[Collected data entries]
"""
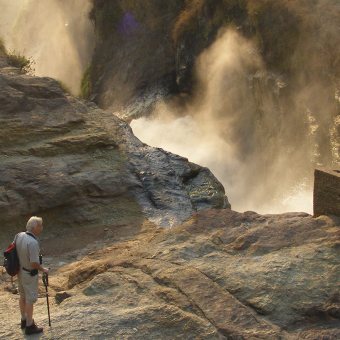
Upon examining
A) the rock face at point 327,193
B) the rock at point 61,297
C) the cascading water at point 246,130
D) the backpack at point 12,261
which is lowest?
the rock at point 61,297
"""
▶ _Goal_
Rewrite all the rows above, replacing "backpack" with "rucksack" and leaving everything else unchanged. Omit the pictures from your answer.

▶ _Exercise solution_
Upon examining
A) the rock face at point 327,193
B) the rock at point 61,297
C) the cascading water at point 246,130
D) the rucksack at point 12,261
which is lowest?
the rock at point 61,297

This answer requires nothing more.